[START OF Input data]

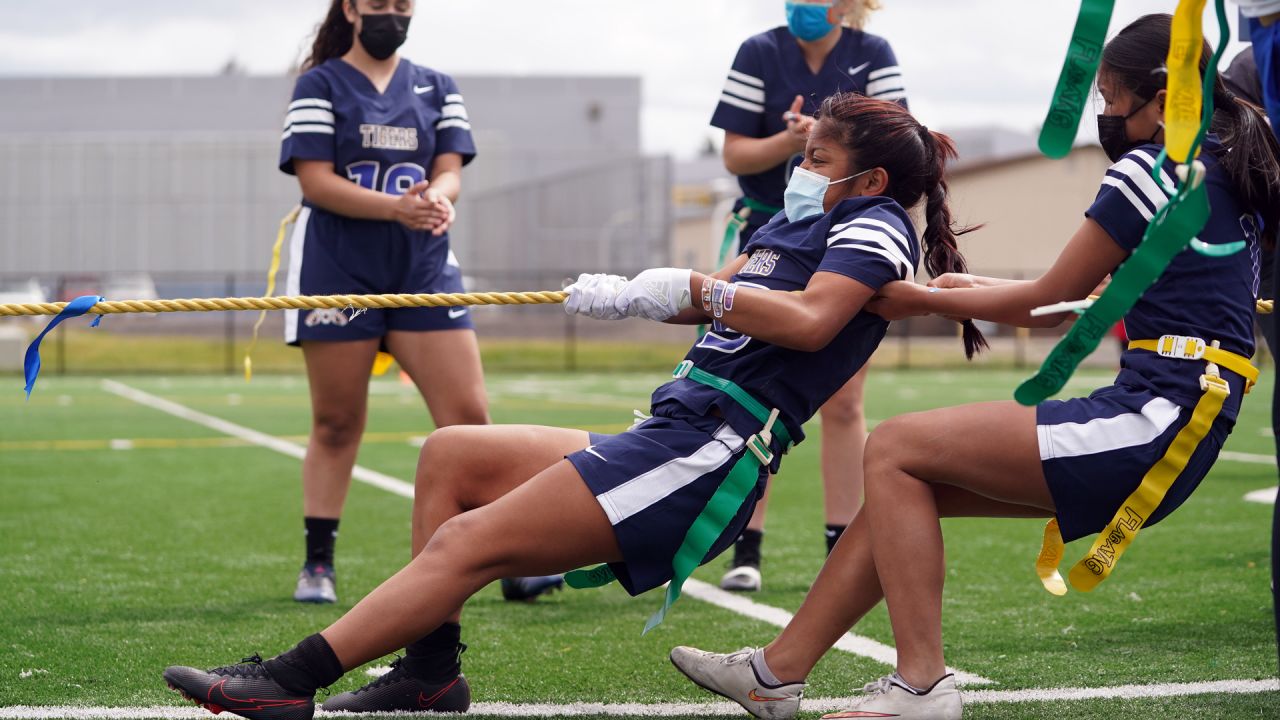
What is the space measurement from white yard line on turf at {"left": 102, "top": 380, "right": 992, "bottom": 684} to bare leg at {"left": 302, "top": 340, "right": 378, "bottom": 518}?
1.30 m

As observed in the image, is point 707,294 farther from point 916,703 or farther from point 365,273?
point 365,273

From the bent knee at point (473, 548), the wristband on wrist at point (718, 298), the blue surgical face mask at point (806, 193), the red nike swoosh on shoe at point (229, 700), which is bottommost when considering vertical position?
the red nike swoosh on shoe at point (229, 700)

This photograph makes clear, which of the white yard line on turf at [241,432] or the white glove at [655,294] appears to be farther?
the white yard line on turf at [241,432]

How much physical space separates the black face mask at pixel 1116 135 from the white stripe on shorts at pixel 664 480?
3.49ft

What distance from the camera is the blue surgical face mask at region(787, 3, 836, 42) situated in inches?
201

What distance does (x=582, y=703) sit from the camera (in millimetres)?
3555

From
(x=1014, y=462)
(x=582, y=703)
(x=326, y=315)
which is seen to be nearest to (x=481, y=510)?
(x=582, y=703)

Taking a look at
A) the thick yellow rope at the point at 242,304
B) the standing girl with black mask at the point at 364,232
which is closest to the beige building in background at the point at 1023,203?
the standing girl with black mask at the point at 364,232

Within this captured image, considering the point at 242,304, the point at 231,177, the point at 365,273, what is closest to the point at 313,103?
the point at 365,273

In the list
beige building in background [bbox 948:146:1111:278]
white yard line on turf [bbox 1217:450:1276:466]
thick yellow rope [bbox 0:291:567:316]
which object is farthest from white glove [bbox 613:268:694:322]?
beige building in background [bbox 948:146:1111:278]

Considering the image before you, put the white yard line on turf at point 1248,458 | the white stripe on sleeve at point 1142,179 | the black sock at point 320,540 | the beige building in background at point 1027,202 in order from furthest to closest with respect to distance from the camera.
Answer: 1. the beige building in background at point 1027,202
2. the white yard line on turf at point 1248,458
3. the black sock at point 320,540
4. the white stripe on sleeve at point 1142,179

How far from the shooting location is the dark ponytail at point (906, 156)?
3.25 metres

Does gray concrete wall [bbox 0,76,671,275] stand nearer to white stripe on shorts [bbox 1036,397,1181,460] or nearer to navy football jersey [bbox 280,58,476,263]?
navy football jersey [bbox 280,58,476,263]

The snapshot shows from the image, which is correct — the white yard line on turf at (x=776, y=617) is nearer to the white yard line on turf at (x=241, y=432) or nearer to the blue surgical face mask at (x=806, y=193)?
the blue surgical face mask at (x=806, y=193)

[END OF Input data]

### What you are asked to do
Reproduce the material above verbatim; omit every picture.

### Response to the task
What is the space measurement from white yard line on turf at {"left": 102, "top": 380, "right": 992, "bottom": 684} to bare leg at {"left": 302, "top": 340, "right": 378, "bottom": 518}?
1.30 m

As observed in the image, is point 707,294 farther from point 916,703 or farther from point 365,273?
point 365,273

From the bent knee at point (473, 548), the wristband on wrist at point (718, 298), the blue surgical face mask at point (806, 193), the red nike swoosh on shoe at point (229, 700), which is bottommost when considering vertical position?
the red nike swoosh on shoe at point (229, 700)

This photograph makes clear, which of the white yard line on turf at [241,432] or the white glove at [655,294] appears to be farther?
the white yard line on turf at [241,432]

How much physical space separates the black face mask at pixel 1116 135 from the white stripe on shorts at pixel 664 480?
3.49ft

What distance from the camera is the blue surgical face mask at region(787, 3, 836, 42) situated in inches?
201

What distance does (x=582, y=703) sit from the camera (in millimetres)?
3555

From
(x=1014, y=462)
(x=582, y=703)
(x=326, y=315)
which is seen to be nearest to (x=481, y=510)?
(x=582, y=703)

Taking a look at
A) the thick yellow rope at the point at 242,304
B) the standing girl with black mask at the point at 364,232
which is closest to the beige building in background at the point at 1023,203?
the standing girl with black mask at the point at 364,232

Within this captured image, considering the point at 242,304, the point at 231,177, the point at 365,273, what is closest to the point at 313,103?
the point at 365,273

In the list
beige building in background [bbox 948:146:1111:278]
white yard line on turf [bbox 1217:450:1276:466]
thick yellow rope [bbox 0:291:567:316]
which object is farthest from white glove [bbox 613:268:694:322]?
beige building in background [bbox 948:146:1111:278]

Considering the image before you, put the white yard line on turf at point 1248,458 | the white stripe on sleeve at point 1142,179 | the black sock at point 320,540 | the beige building in background at point 1027,202 in order from furthest to closest with respect to distance from the camera.
Answer: 1. the beige building in background at point 1027,202
2. the white yard line on turf at point 1248,458
3. the black sock at point 320,540
4. the white stripe on sleeve at point 1142,179

How far from the shooting location is the dark ponytail at point (906, 156)?
3.25 metres

Does gray concrete wall [bbox 0,76,671,275] stand nearer to white stripe on shorts [bbox 1036,397,1181,460] or nearer to navy football jersey [bbox 280,58,476,263]?
navy football jersey [bbox 280,58,476,263]

The snapshot shows from the image, which is correct — the white yard line on turf at (x=776, y=617) is nearer to the white yard line on turf at (x=241, y=432) or nearer to the blue surgical face mask at (x=806, y=193)?
the blue surgical face mask at (x=806, y=193)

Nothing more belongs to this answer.